- **ASSIGNED TASK**
Each line of the data should be duplicated precisely.

[Saved entries]
● ● ● ●
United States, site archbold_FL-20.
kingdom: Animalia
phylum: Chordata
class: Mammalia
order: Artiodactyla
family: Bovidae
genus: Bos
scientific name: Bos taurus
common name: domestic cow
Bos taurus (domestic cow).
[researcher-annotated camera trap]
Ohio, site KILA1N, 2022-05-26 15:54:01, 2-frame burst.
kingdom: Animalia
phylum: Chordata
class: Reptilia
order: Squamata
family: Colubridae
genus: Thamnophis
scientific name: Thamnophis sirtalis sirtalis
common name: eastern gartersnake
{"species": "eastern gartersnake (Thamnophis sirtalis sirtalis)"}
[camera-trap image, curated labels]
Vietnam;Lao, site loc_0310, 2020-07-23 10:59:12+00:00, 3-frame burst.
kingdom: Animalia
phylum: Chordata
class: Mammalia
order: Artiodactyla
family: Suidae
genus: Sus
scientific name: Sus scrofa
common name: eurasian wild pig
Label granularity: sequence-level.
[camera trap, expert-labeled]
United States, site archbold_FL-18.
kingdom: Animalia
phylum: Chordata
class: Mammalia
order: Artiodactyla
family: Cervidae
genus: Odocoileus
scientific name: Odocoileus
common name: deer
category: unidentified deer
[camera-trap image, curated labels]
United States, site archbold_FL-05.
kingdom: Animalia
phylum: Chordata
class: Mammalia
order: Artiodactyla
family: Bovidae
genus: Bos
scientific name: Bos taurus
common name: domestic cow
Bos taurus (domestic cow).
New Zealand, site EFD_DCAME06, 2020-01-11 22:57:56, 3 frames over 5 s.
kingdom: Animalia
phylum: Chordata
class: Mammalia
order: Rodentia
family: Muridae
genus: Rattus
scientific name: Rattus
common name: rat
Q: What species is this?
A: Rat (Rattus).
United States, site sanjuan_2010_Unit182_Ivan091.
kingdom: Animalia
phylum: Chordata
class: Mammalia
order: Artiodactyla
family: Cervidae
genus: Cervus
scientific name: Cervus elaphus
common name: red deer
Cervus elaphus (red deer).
● ● ● ●
- **EXERCISE ANSWER**
United States, site archbold_FL-20.
kingdom: Animalia
phylum: Chordata
class: Mammalia
order: Artiodactyla
family: Bovidae
genus: Bos
scientific name: Bos taurus
common name: domestic cow
Bos taurus (domestic cow).
[researcher-annotated camera trap]
Ohio, site KILA1N, 2022-05-26 15:54:01, 2-frame burst.
kingdom: Animalia
phylum: Chordata
class: Reptilia
order: Squamata
family: Colubridae
genus: Thamnophis
scientific name: Thamnophis sirtalis sirtalis
common name: eastern gartersnake
{"species": "eastern gartersnake (Thamnophis sirtalis sirtalis)"}
[camera-trap image, curated labels]
Vietnam;Lao, site loc_0310, 2020-07-23 10:59:12+00:00, 3-frame burst.
kingdom: Animalia
phylum: Chordata
class: Mammalia
order: Artiodactyla
family: Suidae
genus: Sus
scientific name: Sus scrofa
common name: eurasian wild pig
Label granularity: sequence-level.
[camera trap, expert-labeled]
United States, site archbold_FL-18.
kingdom: Animalia
phylum: Chordata
class: Mammalia
order: Artiodactyla
family: Cervidae
genus: Odocoileus
scientific name: Odocoileus
common name: deer
category: unidentified deer
[camera-trap image, curated labels]
United States, site archbold_FL-05.
kingdom: Animalia
phylum: Chordata
class: Mammalia
order: Artiodactyla
family: Bovidae
genus: Bos
scientific name: Bos taurus
common name: domestic cow
Bos taurus (domestic cow).
New Zealand, site EFD_DCAME06, 2020-01-11 22:57:56, 3 frames over 5 s.
kingdom: Animalia
phylum: Chordata
class: Mammalia
order: Rodentia
family: Muridae
genus: Rattus
scientific name: Rattus
common name: rat
Q: What species is this?
A: Rat (Rattus).
United States, site sanjuan_2010_Unit182_Ivan091.
kingdom: Animalia
phylum: Chordata
class: Mammalia
order: Artiodactyla
family: Cervidae
genus: Cervus
scientific name: Cervus elaphus
common name: red deer
Cervus elaphus (red deer).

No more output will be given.